Access Type

Open Access Dissertation

Date of Award

January 2017

Degree Type


Degree Name



Electrical and Computer Engineering

First Advisor

Song Jiang

Second Advisor

Shiyong Lu


Data-centric workflows naturally process and analyze a huge volume of datasets. In this new era of Big Data there is a growing need to enable data-centric workflows to perform computations at a scale far exceeding a single workstation's capabilities. Therefore, this type of applications can benefit from distributed high performance computing (HPC) infrastructures like cluster, grid or cloud computing.
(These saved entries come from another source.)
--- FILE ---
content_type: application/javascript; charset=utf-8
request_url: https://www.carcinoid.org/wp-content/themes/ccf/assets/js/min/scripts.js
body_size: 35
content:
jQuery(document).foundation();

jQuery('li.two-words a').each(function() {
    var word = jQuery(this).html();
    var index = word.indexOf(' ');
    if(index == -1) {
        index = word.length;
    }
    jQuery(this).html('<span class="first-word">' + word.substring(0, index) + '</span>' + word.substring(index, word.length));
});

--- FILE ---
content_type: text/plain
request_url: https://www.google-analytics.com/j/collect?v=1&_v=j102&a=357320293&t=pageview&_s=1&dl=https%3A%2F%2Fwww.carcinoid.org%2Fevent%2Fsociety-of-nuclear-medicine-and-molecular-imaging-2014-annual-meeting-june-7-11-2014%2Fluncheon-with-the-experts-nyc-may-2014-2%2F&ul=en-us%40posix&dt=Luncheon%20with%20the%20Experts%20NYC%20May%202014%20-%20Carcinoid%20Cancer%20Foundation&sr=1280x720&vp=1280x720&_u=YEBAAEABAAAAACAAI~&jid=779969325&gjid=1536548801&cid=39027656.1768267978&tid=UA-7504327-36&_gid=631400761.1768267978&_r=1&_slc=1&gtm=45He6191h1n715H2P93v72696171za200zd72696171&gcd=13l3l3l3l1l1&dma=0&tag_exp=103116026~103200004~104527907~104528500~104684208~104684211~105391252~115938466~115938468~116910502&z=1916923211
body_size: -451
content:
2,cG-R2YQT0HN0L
Although data-centric workflows have been applied extensively to structure complex scientific data analysis processes, they fail to address the big data challenges as well as leverage the capability of dynamic resource provisioning in the Cloud. The concept of “big data workflows” is proposed by our research group as the next generation of data-centric workflow technologies to address the limitations of exist-ing workflows technologies in addressing big data challenges.
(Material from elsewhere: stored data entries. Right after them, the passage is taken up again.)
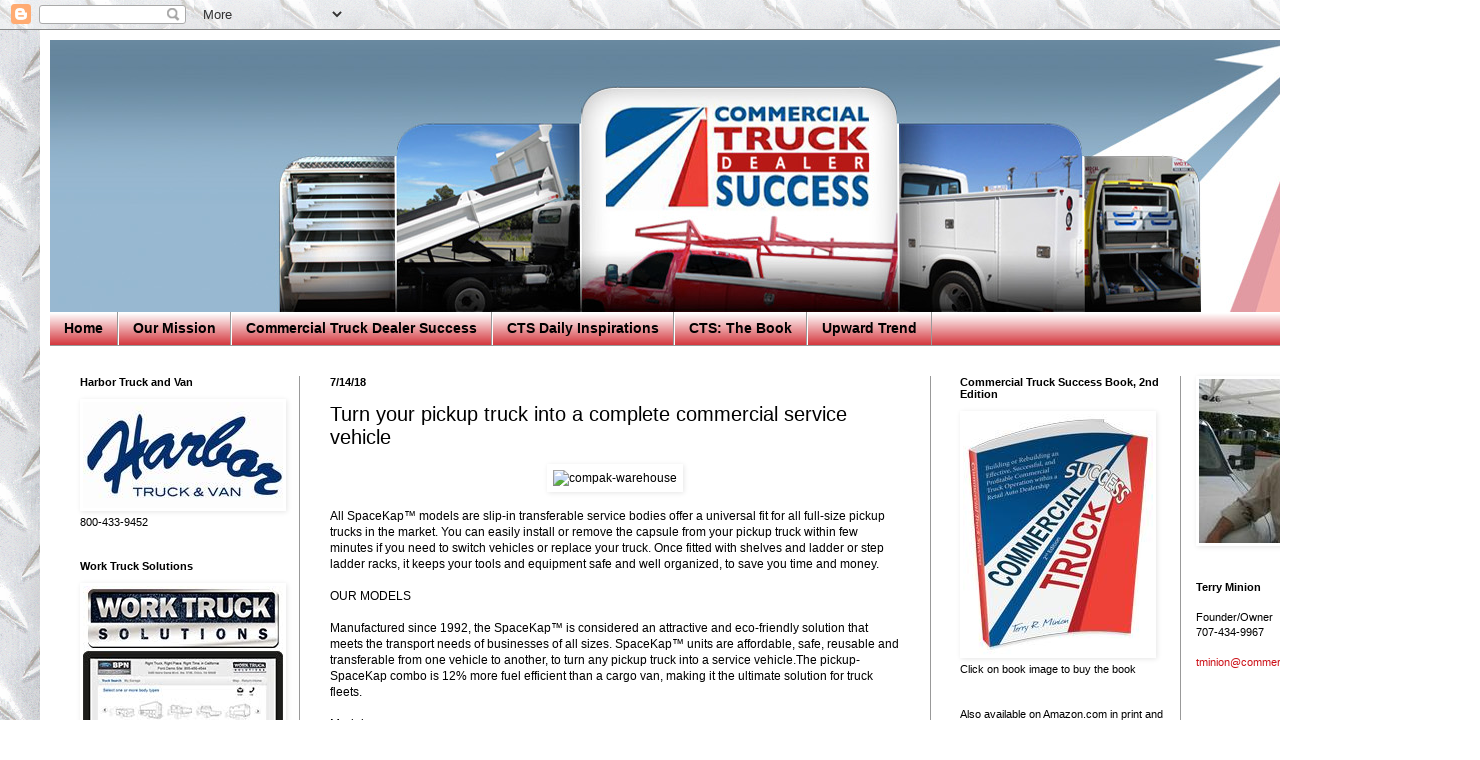

--- FILE ---
content_type: text/html; charset=utf-8
request_url: https://www.google.com/recaptcha/api2/aframe
body_size: 267
content:
<!DOCTYPE HTML><html><head><meta http-equiv="content-type" content="text/html; charset=UTF-8"></head><body><script nonce="WJugNE-JIhW7m4Ct1DiH5Q">/** Anti-fraud and anti-abuse applications only. See google.com/recaptcha */ try{var clients={'sodar':'https://pagead2.googlesyndication.com/pagead/sodar?'};window.addEventListener("message",function(a){try{if(a.source===window.parent){var b=JSON.parse(a.data);var c=clients[b['id']];if(c){var d=document.createElement('img');d.src=c+b['params']+'&rc='+(localStorage.getItem("rc::a")?sessionStorage.getItem("rc::b"):"");window.document.body.appendChild(d);sessionStorage.setItem("rc::e",parseInt(sessionStorage.getItem("rc::e")||0)+1);localStorage.setItem("rc::h",'1764391971722');}}}catch(b){}});window.parent.postMessage("_grecaptcha_ready", "*");}catch(b){}</script></body></html>

--- FILE ---
content_type: text/javascript; charset=UTF-8
request_url: https://www.ctsblog.net/2018/07/turn-your-pickup-truck-into-complete.html?action=getFeed&widgetId=Feed1&widgetType=Feed&responseType=js&xssi_token=AOuZoY6WAC_1TlyT7zFZLHcwuvwwkbup5g%3A1764391968267
body_size: 274
content:
try {
_WidgetManager._HandleControllerResult('Feed1', 'getFeed',{'status': 'ok', 'feed': {'entries': [{'title': 'Verizon acquires Telogis', 'link': 'http://www.ntea.com/News/Default.aspx?id\x3d38077', 'publishedDate': '2016-06-23T05:59:54.000-07:00', 'author': 'Wendi Salmons (CMS)'}, {'title': 'Stellar announces lighter, redesigned Hooklift line', 'link': 'http://www.ntea.com/News/Default.aspx?id\x3d38025', 'publishedDate': '2016-06-08T05:37:14.000-07:00', 'author': 'Laura Heidrich (CMS)'}, {'title': 'Mack to evaluate Wrightspeed turbine-electric powertrain', 'link': 'http://www.ntea.com/News/Default.aspx?id\x3d38024', 'publishedDate': '2016-06-08T05:28:48.000-07:00', 'author': 'Laura Heidrich (CMS)'}, {'title': 'Mack boosts fuel economy, with Earth Day as backdrop', 'link': 'http://www.ntea.com/News/Default.aspx?id\x3d37703', 'publishedDate': '2016-04-25T05:49:35.000-07:00', 'author': 'Laura Heidrich (CMS)'}, {'title': 'Fleet sales increase 19% in March', 'link': 'http://www.ntea.com/News/Default.aspx?id\x3d37622', 'publishedDate': '2016-04-04T07:12:44.000-07:00', 'author': 'Laura Heidrich (CMS)'}], 'title': 'Industry News'}});
} catch (e) {
  if (typeof log != 'undefined') {
    log('HandleControllerResult failed: ' + e);
  }
}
Executing big data workflows in the Cloud is a challenging problem as work-flow tasks and data are required to be partitioned, distributed and assigned to the cloud execution sites (multiple virtual machines). In running such big data work-flows in the cloud distributed across several physical locations, the workflow execution time and the cloud resource utilization efficiency highly depends on the initial placement and distribution of the workflow tasks and datasets across the multiple virtual machines in the Cloud. Several workflow management systems have been developed for scientists to facilitate the use of workflows; however, data and work-flow task placement issue has not been sufficiently addressed yet.
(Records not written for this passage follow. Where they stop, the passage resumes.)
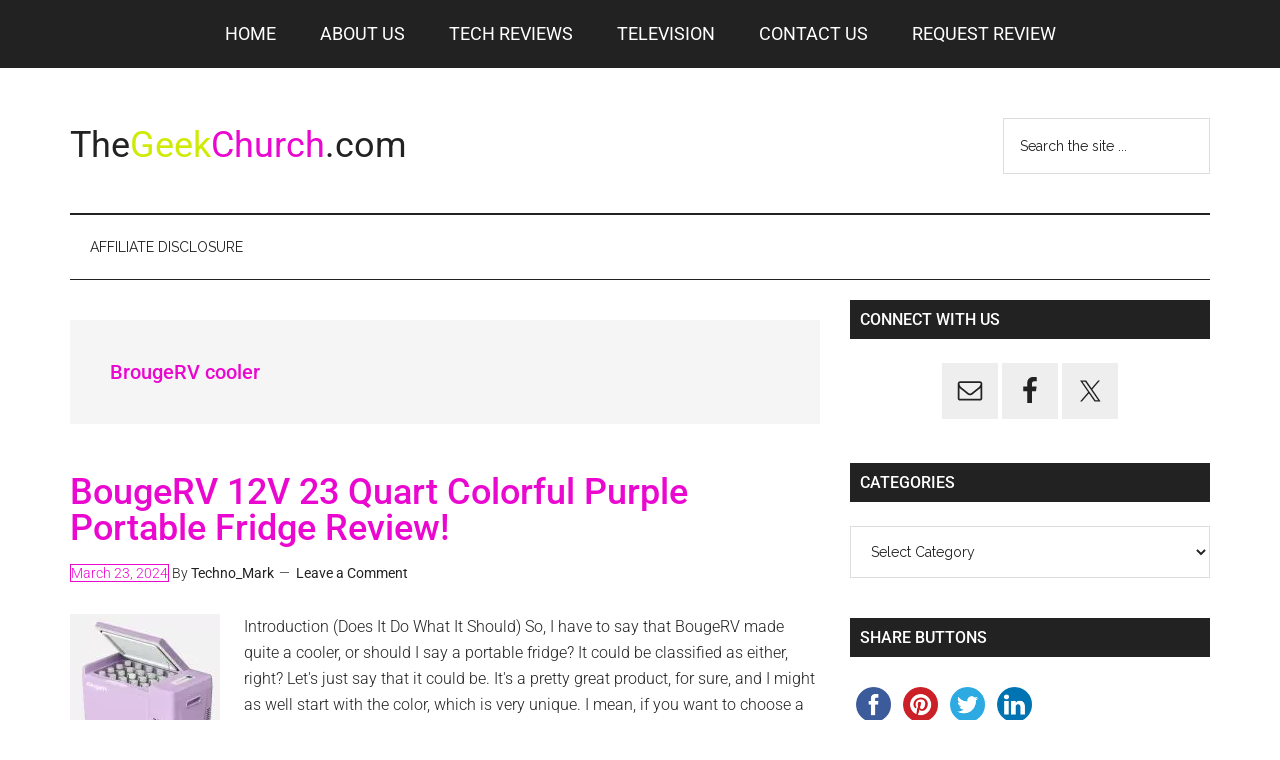

--- FILE ---
content_type: text/html; charset=utf-8
request_url: https://www.google.com/recaptcha/api2/aframe
body_size: -85
content:
<!DOCTYPE HTML><html><head><meta http-equiv="content-type" content="text/html; charset=UTF-8"></head><body><script nonce="fDijQtKqMrG6-Wks48NeXg">/** Anti-fraud and anti-abuse applications only. See google.com/recaptcha */ try{var clients={'sodar':'https://pagead2.googlesyndication.com/pagead/sodar?'};window.addEventListener("message",function(a){try{if(a.source===window.parent){var b=JSON.parse(a.data);var c=clients[b['id']];if(c){var d=document.createElement('img');d.src=c+b['params']+'&rc='+(localStorage.getItem("rc::a")?sessionStorage.getItem("rc::b"):"");window.document.body.appendChild(d);sessionStorage.setItem("rc::e",parseInt(sessionStorage.getItem("rc::e")||0)+1);localStorage.setItem("rc::h",'1768710636242');}}}catch(b){}});window.parent.postMessage("_grecaptcha_ready", "*");}catch(b){}</script></body></html>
In this dissertation, I propose BDAP strategy (Big Data Placement strategy) for data placement and TPS (Task Placement Strategy) for task placement, which improve workflow performance by minimizing data movement across multiple virtual machines in the Cloud during the workflow execution. In addition, I propose CATS (Cultural Algorithm Task Scheduling) for workflow scheduling, which improve workflow performance by minimizing workflow execution cost. In this dissertation, I 1) formalize data and task placement problems in workflows, 2) propose a data placement algorithm that considers both initial input dataset and intermediate datasets obtained during workflow run, 3) propose a task placement algorithm that considers placement of workflow tasks before workflow run, 4) propose a workflow scheduling strategy to minimize the workflow execution cost once the deadline is provided by user and 5)perform extensive experiments in the distributed environment to validate that our proposed strategies provide an effective data and task placement solution to distribute and place big datasets and tasks into the appropriate virtual machines in the Cloud within reasonable time.